[Collection entries]
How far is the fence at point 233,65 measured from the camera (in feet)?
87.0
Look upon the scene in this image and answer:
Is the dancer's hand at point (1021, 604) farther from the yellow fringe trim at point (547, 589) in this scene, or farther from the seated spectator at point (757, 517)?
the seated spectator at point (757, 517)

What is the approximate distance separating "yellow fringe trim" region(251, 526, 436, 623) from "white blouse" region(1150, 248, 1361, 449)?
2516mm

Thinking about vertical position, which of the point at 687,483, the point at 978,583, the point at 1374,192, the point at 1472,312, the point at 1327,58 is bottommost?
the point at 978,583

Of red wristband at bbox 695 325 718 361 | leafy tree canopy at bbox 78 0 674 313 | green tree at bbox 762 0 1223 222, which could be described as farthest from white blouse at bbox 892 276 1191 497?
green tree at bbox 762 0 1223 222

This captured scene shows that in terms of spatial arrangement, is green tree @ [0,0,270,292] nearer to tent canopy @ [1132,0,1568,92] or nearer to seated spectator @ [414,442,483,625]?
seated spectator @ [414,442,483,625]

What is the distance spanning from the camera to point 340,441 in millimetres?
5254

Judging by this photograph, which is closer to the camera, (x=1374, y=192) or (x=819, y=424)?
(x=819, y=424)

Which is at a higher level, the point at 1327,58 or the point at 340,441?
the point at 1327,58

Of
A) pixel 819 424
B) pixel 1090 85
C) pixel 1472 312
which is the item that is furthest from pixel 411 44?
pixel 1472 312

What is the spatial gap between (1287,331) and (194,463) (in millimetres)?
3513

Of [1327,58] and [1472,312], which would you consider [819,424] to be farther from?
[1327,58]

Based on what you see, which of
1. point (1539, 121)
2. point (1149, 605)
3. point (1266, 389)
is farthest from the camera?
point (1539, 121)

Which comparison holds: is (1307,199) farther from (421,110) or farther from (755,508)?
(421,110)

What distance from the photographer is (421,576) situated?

# Objective
Output the listing above exactly as it appears.

# In response
How far is the fence at point 233,65 measured from the camera (in feet)?
87.0
Look upon the scene in this image and answer:
Is the dancer's hand at point (1021, 604) farther from the yellow fringe trim at point (547, 589) in this scene, or farther from the seated spectator at point (757, 517)?
the seated spectator at point (757, 517)

What is the approximate distance separating "yellow fringe trim" region(251, 526, 436, 623) from "white blouse" region(1150, 248, 1361, 449)?
2516mm

Thinking about vertical position, which of the point at 687,483, the point at 978,583, the point at 1374,192, the point at 1472,312, the point at 1327,58 is bottommost?
the point at 978,583

Of red wristband at bbox 695 325 718 361 | leafy tree canopy at bbox 78 0 674 313 | green tree at bbox 762 0 1223 222, which could be described as farthest from white blouse at bbox 892 276 1191 497?
green tree at bbox 762 0 1223 222

This captured scene shows that in terms of spatial arrangement, is green tree @ [0,0,270,292] nearer to tent canopy @ [1132,0,1568,92] or nearer to seated spectator @ [414,442,483,625]?
seated spectator @ [414,442,483,625]

What is the distance spanning from the camera to point 340,441 in millimetres?
5254

Judging by this photograph, which is closer to the camera, (x=1374, y=192) or (x=819, y=424)?
(x=819, y=424)

Which is at a higher level, the point at 1327,58 or the point at 340,441?
the point at 1327,58

Of
A) pixel 819 424
B) pixel 1090 85
C) pixel 1472 312
which is the item that is furthest from pixel 411 44?
pixel 1472 312

What is the spatial gap between (1287,331) and (194,463) (in millimetres)?
3513

Of [1327,58] and [1472,312], which would you consider [819,424] to be farther from?
[1327,58]

Based on what you see, which of
1. point (1539, 121)
2. point (1149, 605)
3. point (1266, 389)
is farthest from the camera?
point (1539, 121)

Which comparison holds: is (1307,199) farther from (421,110) or farther from (755,508)?
(421,110)

What distance from the photographer is (421,576) situated?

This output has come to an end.